Metropolitan News-Enterprise


Wednesday, May 9, 2018


Page 1


Court of Appeal:

Urging Man Not to Pay Lawyer Is Not Protected Conduct

Anti-SLAPP Order Reversed to the Extent It Insulates Advice to Ignore Lawyer’s Bills


By a MetNews Staff Writer


The Fourth District Court of Appeal yesterday reversed an order striking an entire cause of action for intentional interference with contractual relations as a SLAPP, declaring that that to the extent it’s alleged that a client was counseled not to pay his former attorney, the conduct is not protected.

Writing for Div. Three, Justice Thomas M. Goethals said with respect to the purported advice to leave the bills for legal services unpaid:

“Unlike the other conduct alleged in the complaint, such conduct, if committed, is not ‘protected activity’ under the anti-SLAPP statute. Since this is a separate and distinct theoretical basis for the intentional interference claim, it must survive the anti-SLAPP motions.”

The plaintiff in the action is Kerry L. Sorensen, a Tustin attorney who practices family law. Sorensen represented Paul Leone in an action over personal property brought by Connie McHugh.

The defendants are Stephen A. Madoni, a Newport Beach attorney who handles civil and business litigation, and Charles McHugh, a co-defendant in the action brought by Connie McHugh.

Allegations of Complaint

According to the complaint, Madoni communicated with Leone, notwithstanding knowledge that he was represented by counsel; that Madoni, Leone and Charles McHugh held a meeting without Sorensen’s knowledge; that Leone hired Madoni to replace Sorensen as his lawyer; that the action was settled a short time later; and that Madoni and Charles McHugh advised Leone not to pay Sorensesen.

Sorensen filed an anti-SLAPP motion, as did Charles McHugh. Elizabeth Olsen, a temporary judge for the Orange Superior Court, granted the motion, in full.

Goethals cited the California Supreme Court’s 2016 determination in Baral v. Schnitt that an anti-SLAPP motion will lie as to only part of a cause of action. He said that while most of the cause of action for intentional interference with contractual relations satisfied the initial requirement of the anti-SLAPP statute, Code of Civil Procedure §425.16[1]—that the conduct stem from protectected speech or petitioning—part of it didn’t.

‘Stand-Alone Clain’

He wrote, in an unpublished opinion:

“Though pled as a single cause of action, …each means whereby Madoni and Charles [McHugh] allegedly induced Leone to break his contract with Sorensen is a stand-alone claim. Thus, the alleged wrongful, but unprotected, act of inducing Leone not to pay the amount he was contractually obligated to pay Sorensen for legal services already rendered may be separated from the remaining allegations, and that claim remains viable.”

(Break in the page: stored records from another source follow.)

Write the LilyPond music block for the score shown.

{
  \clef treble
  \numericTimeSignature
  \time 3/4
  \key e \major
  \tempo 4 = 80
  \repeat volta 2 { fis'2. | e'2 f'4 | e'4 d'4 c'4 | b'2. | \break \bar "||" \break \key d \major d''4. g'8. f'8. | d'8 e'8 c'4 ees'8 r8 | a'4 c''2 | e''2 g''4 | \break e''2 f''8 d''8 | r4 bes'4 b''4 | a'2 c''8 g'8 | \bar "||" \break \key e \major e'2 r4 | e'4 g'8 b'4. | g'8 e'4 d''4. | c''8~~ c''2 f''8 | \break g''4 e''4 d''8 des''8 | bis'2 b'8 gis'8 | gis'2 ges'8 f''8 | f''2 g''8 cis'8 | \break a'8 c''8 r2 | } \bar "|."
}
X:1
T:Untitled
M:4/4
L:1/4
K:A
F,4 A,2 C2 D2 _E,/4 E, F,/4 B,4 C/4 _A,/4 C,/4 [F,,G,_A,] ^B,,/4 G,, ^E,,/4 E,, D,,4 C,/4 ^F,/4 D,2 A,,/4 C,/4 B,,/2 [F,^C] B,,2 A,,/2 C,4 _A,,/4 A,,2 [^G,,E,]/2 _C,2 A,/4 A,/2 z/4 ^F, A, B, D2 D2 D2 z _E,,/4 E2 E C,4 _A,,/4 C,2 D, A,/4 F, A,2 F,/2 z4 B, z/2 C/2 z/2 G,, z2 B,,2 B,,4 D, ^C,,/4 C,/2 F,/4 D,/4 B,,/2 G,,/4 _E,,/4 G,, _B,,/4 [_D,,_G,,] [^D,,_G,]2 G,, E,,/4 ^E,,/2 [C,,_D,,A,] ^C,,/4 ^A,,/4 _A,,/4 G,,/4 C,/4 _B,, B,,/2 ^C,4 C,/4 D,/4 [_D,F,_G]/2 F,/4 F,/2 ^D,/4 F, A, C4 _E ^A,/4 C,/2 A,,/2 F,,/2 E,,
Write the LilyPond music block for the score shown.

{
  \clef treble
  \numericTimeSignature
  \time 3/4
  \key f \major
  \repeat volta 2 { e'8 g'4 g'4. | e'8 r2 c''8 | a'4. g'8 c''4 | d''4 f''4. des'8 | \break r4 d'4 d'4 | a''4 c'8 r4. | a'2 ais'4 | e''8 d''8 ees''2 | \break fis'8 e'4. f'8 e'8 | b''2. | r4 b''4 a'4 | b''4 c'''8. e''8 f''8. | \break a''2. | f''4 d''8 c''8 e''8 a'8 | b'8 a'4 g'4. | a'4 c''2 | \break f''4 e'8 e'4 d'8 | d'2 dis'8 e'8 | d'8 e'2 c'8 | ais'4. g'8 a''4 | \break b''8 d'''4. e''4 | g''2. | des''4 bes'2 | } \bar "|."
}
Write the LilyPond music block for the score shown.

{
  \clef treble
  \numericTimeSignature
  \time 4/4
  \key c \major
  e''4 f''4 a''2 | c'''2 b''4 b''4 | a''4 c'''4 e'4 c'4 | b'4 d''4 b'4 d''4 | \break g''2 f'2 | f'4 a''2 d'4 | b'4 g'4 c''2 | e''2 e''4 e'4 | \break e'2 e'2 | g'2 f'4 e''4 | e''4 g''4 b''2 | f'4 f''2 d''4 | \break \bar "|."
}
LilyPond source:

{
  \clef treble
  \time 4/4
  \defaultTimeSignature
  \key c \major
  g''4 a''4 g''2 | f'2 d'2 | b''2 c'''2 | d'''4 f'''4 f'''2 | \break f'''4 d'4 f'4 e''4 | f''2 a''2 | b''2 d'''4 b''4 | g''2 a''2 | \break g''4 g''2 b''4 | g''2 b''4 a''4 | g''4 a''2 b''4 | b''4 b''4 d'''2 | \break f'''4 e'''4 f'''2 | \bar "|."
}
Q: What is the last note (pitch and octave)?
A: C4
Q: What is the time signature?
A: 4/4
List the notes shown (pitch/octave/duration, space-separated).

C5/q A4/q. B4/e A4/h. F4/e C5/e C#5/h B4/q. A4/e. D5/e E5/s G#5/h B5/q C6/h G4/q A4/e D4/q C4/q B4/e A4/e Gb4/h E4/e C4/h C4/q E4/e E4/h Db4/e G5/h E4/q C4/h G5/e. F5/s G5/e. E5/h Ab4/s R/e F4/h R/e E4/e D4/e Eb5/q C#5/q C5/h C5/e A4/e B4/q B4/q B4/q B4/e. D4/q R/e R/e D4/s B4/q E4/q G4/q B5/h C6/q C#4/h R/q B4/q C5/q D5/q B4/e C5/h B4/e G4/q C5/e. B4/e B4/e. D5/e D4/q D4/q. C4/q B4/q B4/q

Sorensen argued that an anti-SLAPP motion was unavailable to the defendants based on the California Supreme Court’s 2006 prouncement in Flatley v. Mauro that criminal conduct is unprotected. He pointed to Business and Professions Code §6128 which provides:

“Every attorney is guilty of a misdemeanor who…: [¶] (a) Is guilty of any deceit or collusion, or consents to any deceit or collusion, with intent to deceive the court or any party.”

No Criminal Conduct

Goethals declared:

“Here, Sorensen does not make any connection between section 6128(a) and the alleged actions by Madoni and Charles [McHugh]. Moreover, we fail to find any evidence of an ‘intent to deceive the court or any party.’ Sorensen, the subject of the alleged deception, was an attorney handling the property matter on Leone’s behalf, not a ‘party’ to the pending litigation.”

Communications with respect to the litigation brought by Connie McHugh were protected, Goethals said, proceeding to the second prong of the anti-SLAPP statute: whether the plaintiff can show a probability of prevailing. He said Sorensen did not even try to make such a showing, relating:

“Sorensen fails to meet his burden of demonstrating that these claims have the requisite merit. Apparently choosing to rely on his argument that the anti-SLAPP statute does not apply because of the Flatley rule, Sorensen makes no attempt on appeal, and made none below, to demonstrate any probability of succeeding on the merits. Accordingly, the trial court appropriately granted the anti-SLAPP motions as to the intentional interference with contractual relations claims grounded in the alleged inducement of Leone to (1) enter into a settlement agreement without Sorensen’s knowledge or consent and (2) to substitute Madoni into the civil action as his attorney of record.”

The case is Sorensen v. Madoni, G054440.

Stefanie T. Cover joined Madoni in arguing the case on appeal. Sorensen represented himself.

There was no appearance for Charles McHugh.